## Variation of Resistance with Temperature:

We know, the resistance of the metallic conductor is given by-

R = ml/ne^{2}τA |

For a given conductor,

R ∝ 1/τ ………………..(I) |

When the temperature of the metal conductor is raised, the atoms/ions of the metal vibrate with greater frequency and hence relaxation time ‘τ’ decreases and from (I), we can conclude that the resistance of the conductor increases. Hence when the temperature of the metal conductor is raised, its resistance increases.

The resistance R_{t} of the conductor at temperature t°c is given by-

R_{t} = R_{o} (1 + αt) |

Where ‘R_{o}‘ is the resistance of the conductor at 0°C and ‘α’ is the temperature coefficient of resistance.

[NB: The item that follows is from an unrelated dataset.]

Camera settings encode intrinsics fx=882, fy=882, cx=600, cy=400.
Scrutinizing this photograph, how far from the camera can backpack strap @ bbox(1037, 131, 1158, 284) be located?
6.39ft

⇒ R_{t} = R_{o} + R_{o} αt ⇒ R _{t} – R_{o} = R_{o} αt ⇒ α = (R_{t} – R_{o})/R_{o}t = Increase in Resistance/Original resistance x rise of temperature |

Hence, the temperature coefficient of resistance is defined as the increase in resistance per unit of original resistance per degree rise of temperature. The S.I. unit of ‘α’ is K^{-1} or °C^{-1}.

**For Metals-** The value of α is positive i.e. the resistance of the metal increases with temperature.

**For Insulators and Semiconductors-** The value of α is negative i.e. the resistance decreases with the rise of temperature.

**For Alloys-** The value of α is very very small. Due to high resistivity and low-temperature coefficient of resistance, these alloys are used for making standard resistance coils.